En somme, le pari de Bessent consiste à traiter la dette comme un problème de liquidité plutôt que de solvabilité. Il repose sur l’idée que tant que les investisseurs continuent d’acheter des T-Bills, le système tient. Mais ce raisonnement néglige une réalité fondamentale : le risque souverain ne se manifeste pas toujours à long terme. Il peut surgir soudainement, au moment où la confiance vacille — dans une salle d’adjudication, un matin d’automne, lorsque le marché décide de dire « non ».
La correction actuelle des métaux précieux ne peut, dans ces conditions, être que limitée.
Le cours de l’or reste solidement soutenu par les achats massifs et réguliers des banques centrales, qui y voient un rempart stratégique face aux déséquilibres globaux. L'argent, de son côté, fait preuve d’une résilience remarquable, malgré une pression vendeuse intense menée par les bullion banks.
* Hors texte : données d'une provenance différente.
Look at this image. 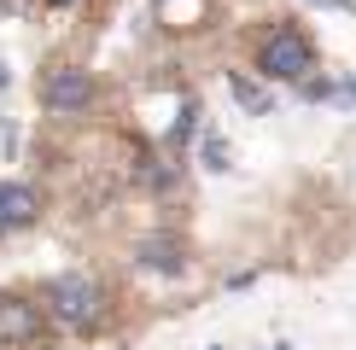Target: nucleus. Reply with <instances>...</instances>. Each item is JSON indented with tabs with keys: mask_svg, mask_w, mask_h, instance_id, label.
Instances as JSON below:
<instances>
[{
	"mask_svg": "<svg viewBox=\"0 0 356 350\" xmlns=\"http://www.w3.org/2000/svg\"><path fill=\"white\" fill-rule=\"evenodd\" d=\"M88 99H94V82H88V70H76V65H58V70L41 76V106L58 111V117L88 111Z\"/></svg>",
	"mask_w": 356,
	"mask_h": 350,
	"instance_id": "3",
	"label": "nucleus"
},
{
	"mask_svg": "<svg viewBox=\"0 0 356 350\" xmlns=\"http://www.w3.org/2000/svg\"><path fill=\"white\" fill-rule=\"evenodd\" d=\"M257 65L269 82H304L309 70H316V47H309V35L298 24H275L269 35L257 41Z\"/></svg>",
	"mask_w": 356,
	"mask_h": 350,
	"instance_id": "1",
	"label": "nucleus"
},
{
	"mask_svg": "<svg viewBox=\"0 0 356 350\" xmlns=\"http://www.w3.org/2000/svg\"><path fill=\"white\" fill-rule=\"evenodd\" d=\"M47 6H76V0H47Z\"/></svg>",
	"mask_w": 356,
	"mask_h": 350,
	"instance_id": "9",
	"label": "nucleus"
},
{
	"mask_svg": "<svg viewBox=\"0 0 356 350\" xmlns=\"http://www.w3.org/2000/svg\"><path fill=\"white\" fill-rule=\"evenodd\" d=\"M140 262L158 269V274H181L187 269V251H181V240H146L140 245Z\"/></svg>",
	"mask_w": 356,
	"mask_h": 350,
	"instance_id": "6",
	"label": "nucleus"
},
{
	"mask_svg": "<svg viewBox=\"0 0 356 350\" xmlns=\"http://www.w3.org/2000/svg\"><path fill=\"white\" fill-rule=\"evenodd\" d=\"M41 216V199H35V187H24V181H0V233H18L29 228Z\"/></svg>",
	"mask_w": 356,
	"mask_h": 350,
	"instance_id": "4",
	"label": "nucleus"
},
{
	"mask_svg": "<svg viewBox=\"0 0 356 350\" xmlns=\"http://www.w3.org/2000/svg\"><path fill=\"white\" fill-rule=\"evenodd\" d=\"M47 310L65 327H94L99 310H106V292H99L94 274H58V281H47Z\"/></svg>",
	"mask_w": 356,
	"mask_h": 350,
	"instance_id": "2",
	"label": "nucleus"
},
{
	"mask_svg": "<svg viewBox=\"0 0 356 350\" xmlns=\"http://www.w3.org/2000/svg\"><path fill=\"white\" fill-rule=\"evenodd\" d=\"M204 169H228V146H222L216 135L204 140Z\"/></svg>",
	"mask_w": 356,
	"mask_h": 350,
	"instance_id": "8",
	"label": "nucleus"
},
{
	"mask_svg": "<svg viewBox=\"0 0 356 350\" xmlns=\"http://www.w3.org/2000/svg\"><path fill=\"white\" fill-rule=\"evenodd\" d=\"M0 88H6V65H0Z\"/></svg>",
	"mask_w": 356,
	"mask_h": 350,
	"instance_id": "10",
	"label": "nucleus"
},
{
	"mask_svg": "<svg viewBox=\"0 0 356 350\" xmlns=\"http://www.w3.org/2000/svg\"><path fill=\"white\" fill-rule=\"evenodd\" d=\"M228 88H234V99H240L245 111H269V99H263V88H251L245 76H234V70H228Z\"/></svg>",
	"mask_w": 356,
	"mask_h": 350,
	"instance_id": "7",
	"label": "nucleus"
},
{
	"mask_svg": "<svg viewBox=\"0 0 356 350\" xmlns=\"http://www.w3.org/2000/svg\"><path fill=\"white\" fill-rule=\"evenodd\" d=\"M35 333H41L35 303H24V298H12V292H0V344H29Z\"/></svg>",
	"mask_w": 356,
	"mask_h": 350,
	"instance_id": "5",
	"label": "nucleus"
}]
</instances>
Le 8 juillet, celles-ci ont vendu l’équivalent de la moitié de la production annuelle mondiale sur les marchés à terme — sans parvenir à faire passer les cours sous les 36 $. Un échec symbolique, révélateur d’un changement profond dans l’élasticité du marché.
La résilience surprenante du cours de l’argent s’explique sans doute par la flambée spectaculaire du cuivre, déclenchée par l’annonce de nouveaux tarifs douaniers. Certains y voient un énième coup de bluff du président américain, mais les marchés à terme, eux, ont réagi avec force, propulsant les prix à des niveaux inédits. Ce déséquilibre accentue la pression sur les vendeurs à découvert, dont les marges de manœuvre s’amenuisent.
Les positions shorts sur l’argent deviennent de plus en plus intenables. Leur niveau reste historiquement élevé, alors même que le marché fait preuve d’une remarquable capacité d’absorption. Si la Fed devait opérer un pivot brutal — scénario désormais jugé inévitable après la démission attendue de Jerome Powell — un choc de baisse sur les taux viendrait s’ajouter à cette tension, ouvrant la voie à un possible short squeeze sur l’argent. Les opérateurs cherchant encore à contenir les cours pourraient se retrouver piégés dans un marché combinant reflux des taux réels, déficit physique structurel, et désormais politiquement polarisé.
Dans un tel environnement, parier contre l’argent relève moins de la stratégie que de l’inconscience.